Les ports africains, moteurs d'une nouvelle ère : Le cas de la Mauritanie
- William EBANGA
- 17 avr. 2025
- 2 min de lecture
Mauritanie : un port, une ambition africaine

Tandis que les grands ports africains attirent les projecteurs, de plus petites nations côtières comme la Mauritanie démontrent que la modernisation portuaire est un enjeu majeur pour tous les pays du continent, quels que soient leur taille ou leurs ressources initiales.
Les ports africains, longtemps considérés comme de simples interfaces entre le continent et le reste du monde, sont en train de se révéler comme des leviers essentiels pour le développement économique et l'intégration régionale. Cette prise de conscience s'est considérablement accrue ces dernières années, et les pays africains investissent massivement dans la modernisation et l'extension de leurs infrastructures portuaires.
Ce changement de paradigme s'explique par plusieurs facteurs. Tout d'abord, la mondialisation croissante des échanges et l'essor des économies africaines ont mis en évidence l'importance cruciale des ports dans les chaînes logistiques mondiales. Ensuite, l'emplacement géographique stratégique de nombreux ports africains, notamment le long des principales routes maritimes reliant l'Asie et l'Europe, offre des opportunités uniques pour développer le commerce intra-africain et attirer les investissements étrangers directs.
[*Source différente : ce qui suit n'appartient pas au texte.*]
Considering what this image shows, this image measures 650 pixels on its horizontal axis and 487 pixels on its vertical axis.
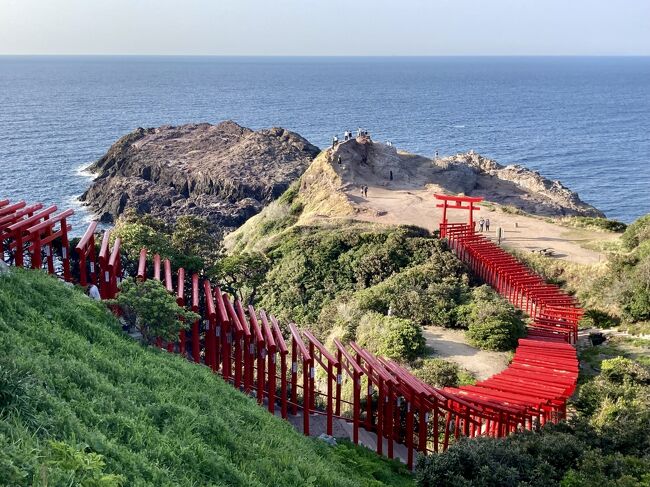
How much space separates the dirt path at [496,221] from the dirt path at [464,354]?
30.3 feet

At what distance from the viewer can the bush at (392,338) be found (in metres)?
22.3

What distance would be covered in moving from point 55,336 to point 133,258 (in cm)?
1085

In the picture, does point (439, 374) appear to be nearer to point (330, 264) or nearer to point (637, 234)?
point (330, 264)

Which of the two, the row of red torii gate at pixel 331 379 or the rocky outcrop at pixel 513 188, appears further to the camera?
the rocky outcrop at pixel 513 188

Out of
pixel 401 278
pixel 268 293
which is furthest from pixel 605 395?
pixel 268 293

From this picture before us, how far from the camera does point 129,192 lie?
203 feet

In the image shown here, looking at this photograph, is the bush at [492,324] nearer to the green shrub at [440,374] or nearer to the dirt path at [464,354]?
the dirt path at [464,354]

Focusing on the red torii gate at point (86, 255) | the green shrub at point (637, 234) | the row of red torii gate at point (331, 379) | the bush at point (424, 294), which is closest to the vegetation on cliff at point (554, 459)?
the row of red torii gate at point (331, 379)

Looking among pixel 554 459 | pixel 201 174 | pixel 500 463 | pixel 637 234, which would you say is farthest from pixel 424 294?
pixel 201 174

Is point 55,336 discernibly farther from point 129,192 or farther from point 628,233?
point 129,192

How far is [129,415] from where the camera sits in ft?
32.6

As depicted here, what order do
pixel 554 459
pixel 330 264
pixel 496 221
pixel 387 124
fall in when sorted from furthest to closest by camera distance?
pixel 387 124 → pixel 496 221 → pixel 330 264 → pixel 554 459

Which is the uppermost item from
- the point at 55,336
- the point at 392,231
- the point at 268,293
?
the point at 55,336

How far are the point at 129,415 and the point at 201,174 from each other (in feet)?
181
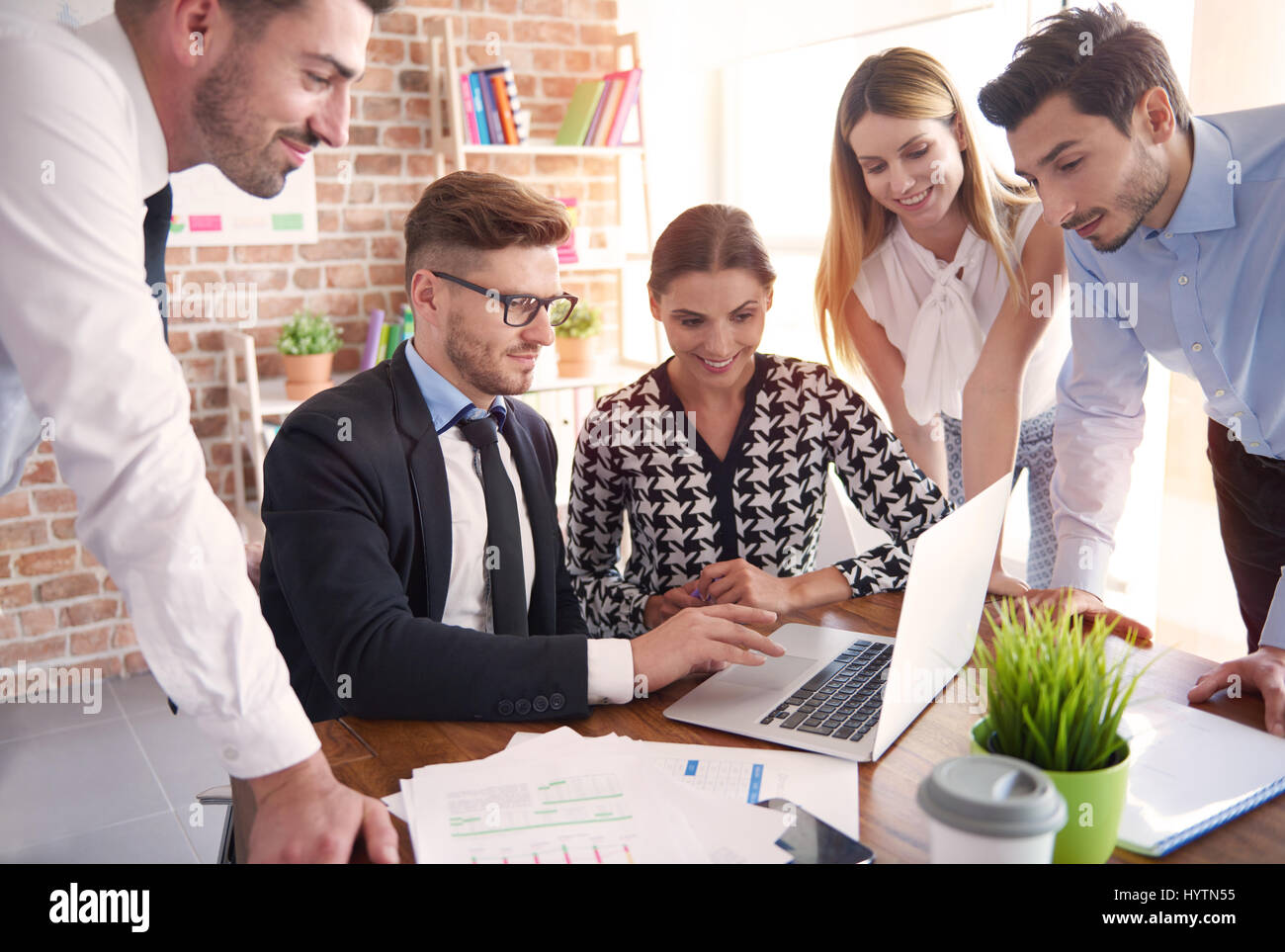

Les ambitions des pays africains en matière de développement portuaire vont bien au-delà de la simple amélioration des capacités de traitement des navires. Les ports sont désormais envisagés comme de véritables plateformes logistiques intégrées, offrant une gamme complète de services à valeur ajoutée, tels que le stockage, la distribution, la transformation et la finance. Cette vision s'inscrit dans une perspective plus large de développement économique durable, visant à créer des emplois, à favoriser l'industrialisation et à renforcer la compétitivité des économies africaines.
Pour concrétiser ces ambitions, les gouvernements africains, soutenus par les institutions financières internationales, investissent massivement dans la modernisation de leurs ports. De nombreux projets sont en cours, visant à améliorer les infrastructures, à raccourcir les délais de dédouanement et à faciliter les échanges commerciaux. Le port de Tanger Med au Maroc, qui a connu un développement fulgurant grâce à des investissements massifs et à une politique de partenariats public-privé ambitieuse, est un exemple emblématique de cette dynamique.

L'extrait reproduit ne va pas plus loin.